We are just starting to get English programs lately. I find the different slangs fun to figure out.


----------



## Diwundrin (Jan 28, 2014)

The old UK coppers shows are getting late night gigs here at the moment. Gideons Way etc.  Wasn't a great fan originally and life's too short to watch them again but they were very popular with most, probably still are with many.  The Avengers and Dangerman have been running recently. Loved 'em then, can't watch them now.  Over it.

Couldn't handle Brideshead again.  My god that was hard work enough to watch back in the day.  I really didn't give a rats what happened to any of them.  Expensively produced soap opera.


----------



## Diwundrin (Jan 28, 2014)

Ina said:


> We are just starting to get English programs lately. I find the different slangs fun to figure out.



You'll know you've graduated when you can follow the dialogue of Taggart!  Those Scottish murrrrrdahs and crime shows are like watching foreign language movies with no subtitles.


----------



## Vivjen (Jan 28, 2014)

That has become a catchphrase over here....we have a murrrdrrrr!
l
going out to dinner with two Scots on Saturday; that will get my ear in again!


----------



## Vivjen (Jan 28, 2014)

I first watched Castle in NZ!


----------



## Ina (Jan 28, 2014)

Di, I can't wait. I even have a T-shirt that says, "The Truely Educated Never Graduate." Bring on the UK slang.


----------



## Pappy (Jan 28, 2014)

Finding Bigfoot. It's the same thing week after week except for the location. Shhhhh...that's gotta be a Squatch. :bashcomp:


----------



## That Guy (Jan 29, 2014)

All of them.  But, I watch anyway.  It is the boobtoob after all...


----------



## SifuPhil (Jan 29, 2014)

If it's trending on Twitter or frequently discussed on Facebook I probably won't like it. To me, most of what is "new and wonderful" is garbage.

Give me the oldies any day. Our nostalgia channel here (MeTV) has all the old Westerns, sitcoms and detective shows and that's fine by me.
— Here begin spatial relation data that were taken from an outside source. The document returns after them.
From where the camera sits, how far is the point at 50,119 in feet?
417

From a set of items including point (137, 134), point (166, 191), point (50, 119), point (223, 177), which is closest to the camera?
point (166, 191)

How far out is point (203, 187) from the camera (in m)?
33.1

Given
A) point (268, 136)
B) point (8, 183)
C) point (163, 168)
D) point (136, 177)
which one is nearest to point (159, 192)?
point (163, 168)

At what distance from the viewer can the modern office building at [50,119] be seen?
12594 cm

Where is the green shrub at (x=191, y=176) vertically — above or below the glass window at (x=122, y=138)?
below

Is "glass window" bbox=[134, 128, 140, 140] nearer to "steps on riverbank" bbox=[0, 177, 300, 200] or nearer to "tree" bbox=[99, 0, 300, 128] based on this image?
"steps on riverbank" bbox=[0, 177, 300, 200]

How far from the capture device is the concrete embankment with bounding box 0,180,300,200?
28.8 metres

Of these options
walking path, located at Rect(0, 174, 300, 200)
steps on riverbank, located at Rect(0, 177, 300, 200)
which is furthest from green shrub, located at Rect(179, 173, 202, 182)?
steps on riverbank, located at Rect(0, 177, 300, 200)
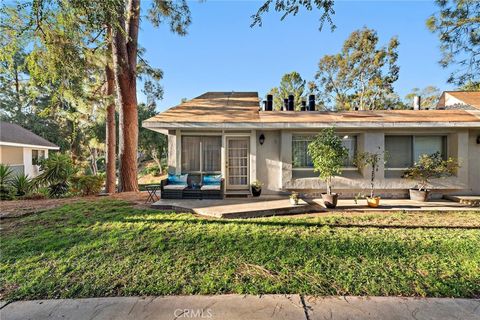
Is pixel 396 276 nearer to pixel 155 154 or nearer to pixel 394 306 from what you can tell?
pixel 394 306

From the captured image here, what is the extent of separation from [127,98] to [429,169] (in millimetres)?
12165

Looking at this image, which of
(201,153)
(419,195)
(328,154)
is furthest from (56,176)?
(419,195)

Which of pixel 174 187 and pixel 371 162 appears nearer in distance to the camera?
pixel 174 187

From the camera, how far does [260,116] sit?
29.0 feet

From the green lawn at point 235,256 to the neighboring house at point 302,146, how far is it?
111 inches

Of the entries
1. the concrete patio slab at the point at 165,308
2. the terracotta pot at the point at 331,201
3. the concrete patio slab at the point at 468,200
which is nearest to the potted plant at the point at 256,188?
the terracotta pot at the point at 331,201

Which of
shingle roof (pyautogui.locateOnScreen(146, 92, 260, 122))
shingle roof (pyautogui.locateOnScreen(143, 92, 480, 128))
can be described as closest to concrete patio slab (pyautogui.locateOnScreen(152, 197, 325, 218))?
shingle roof (pyautogui.locateOnScreen(143, 92, 480, 128))

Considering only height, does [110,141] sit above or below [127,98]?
below

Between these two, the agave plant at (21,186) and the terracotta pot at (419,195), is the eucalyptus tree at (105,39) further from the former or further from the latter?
the terracotta pot at (419,195)

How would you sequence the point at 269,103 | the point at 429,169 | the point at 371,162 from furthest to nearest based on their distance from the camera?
the point at 269,103, the point at 429,169, the point at 371,162

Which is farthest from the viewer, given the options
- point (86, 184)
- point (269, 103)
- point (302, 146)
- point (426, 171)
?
point (269, 103)

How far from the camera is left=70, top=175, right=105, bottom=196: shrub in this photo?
30.6 ft

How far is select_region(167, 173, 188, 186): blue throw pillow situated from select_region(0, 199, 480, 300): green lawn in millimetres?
2404

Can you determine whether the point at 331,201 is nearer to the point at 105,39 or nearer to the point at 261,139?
the point at 261,139
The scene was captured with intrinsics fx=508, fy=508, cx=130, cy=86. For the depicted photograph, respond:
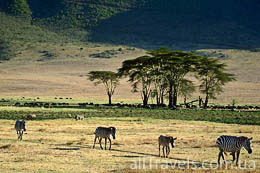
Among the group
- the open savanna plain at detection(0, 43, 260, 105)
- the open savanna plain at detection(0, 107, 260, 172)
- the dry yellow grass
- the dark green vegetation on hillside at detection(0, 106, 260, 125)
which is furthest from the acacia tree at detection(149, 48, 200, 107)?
the open savanna plain at detection(0, 107, 260, 172)

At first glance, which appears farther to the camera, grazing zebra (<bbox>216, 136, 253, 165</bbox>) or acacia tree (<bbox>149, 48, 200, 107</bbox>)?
acacia tree (<bbox>149, 48, 200, 107</bbox>)

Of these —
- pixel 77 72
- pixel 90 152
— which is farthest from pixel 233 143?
pixel 77 72

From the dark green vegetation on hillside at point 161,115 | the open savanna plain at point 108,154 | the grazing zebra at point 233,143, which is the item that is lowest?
the open savanna plain at point 108,154

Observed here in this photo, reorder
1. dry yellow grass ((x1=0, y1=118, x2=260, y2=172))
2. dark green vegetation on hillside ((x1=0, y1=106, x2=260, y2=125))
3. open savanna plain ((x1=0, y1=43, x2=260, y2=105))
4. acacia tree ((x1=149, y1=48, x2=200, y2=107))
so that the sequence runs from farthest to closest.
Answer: open savanna plain ((x1=0, y1=43, x2=260, y2=105)), acacia tree ((x1=149, y1=48, x2=200, y2=107)), dark green vegetation on hillside ((x1=0, y1=106, x2=260, y2=125)), dry yellow grass ((x1=0, y1=118, x2=260, y2=172))

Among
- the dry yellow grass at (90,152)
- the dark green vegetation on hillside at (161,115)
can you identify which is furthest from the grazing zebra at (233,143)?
the dark green vegetation on hillside at (161,115)

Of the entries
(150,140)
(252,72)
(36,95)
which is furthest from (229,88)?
(150,140)

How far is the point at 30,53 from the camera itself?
158 meters

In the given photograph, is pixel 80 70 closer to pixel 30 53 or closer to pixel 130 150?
pixel 30 53

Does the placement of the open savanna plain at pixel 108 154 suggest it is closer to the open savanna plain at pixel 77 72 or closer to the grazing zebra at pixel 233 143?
the grazing zebra at pixel 233 143

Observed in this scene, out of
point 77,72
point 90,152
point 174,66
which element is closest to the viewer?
point 90,152

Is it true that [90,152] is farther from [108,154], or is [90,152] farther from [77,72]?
[77,72]

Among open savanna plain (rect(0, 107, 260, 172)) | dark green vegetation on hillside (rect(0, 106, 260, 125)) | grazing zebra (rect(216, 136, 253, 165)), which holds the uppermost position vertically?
dark green vegetation on hillside (rect(0, 106, 260, 125))

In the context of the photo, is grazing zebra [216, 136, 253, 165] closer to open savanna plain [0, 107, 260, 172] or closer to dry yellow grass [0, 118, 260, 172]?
open savanna plain [0, 107, 260, 172]

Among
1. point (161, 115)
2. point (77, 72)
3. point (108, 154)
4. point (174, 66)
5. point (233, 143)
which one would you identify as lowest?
point (108, 154)
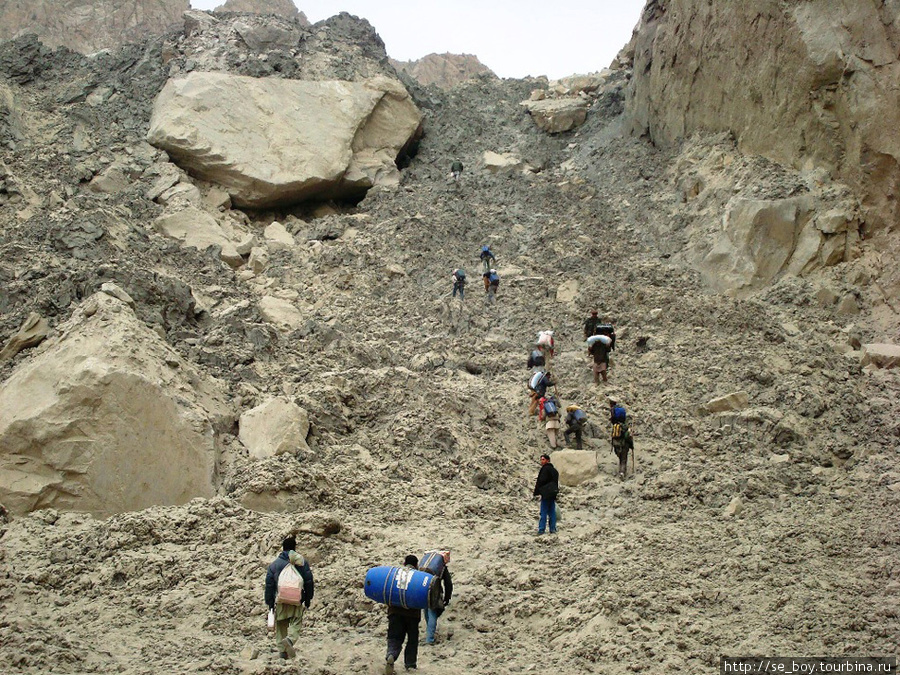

I can still watch _The Honeymooners, Dick van Dyke, Twilight Zone, Kojak, Columbo, Gunsmoke_, etc. and never get too burned out. 

Just when I start to get bored with them they change up the schedule (maybe every 6 months) by putting a few shows on hiatus and bringing in a few new-old ones. 

Still, there are some I just can't watch - _Gilligan's Island, Rhoda_, _Lost in Space_, a few others - either because they don't seem funny anymore (_Gilligan's Island_) or I just never liked them to begin with (_Rhoda, Lost in Space_). 

What's the alternative? 

I looked at _TV Guide_'s list of the 130 most popular shows. I have never seen a single episode of the majority of them. For a while I enjoyed #28, _Big Bang Theory_, and I still enjoy reruns of #30, _Two and A Half Men_ and #45, _Criminal Minds_, when I'm in my Sherlock Holmes mode; all the rest I either gave up on long ago (#109, _Saturday Night Live_) or we just don't get the right channels (HBO2, _Game of Thrones_).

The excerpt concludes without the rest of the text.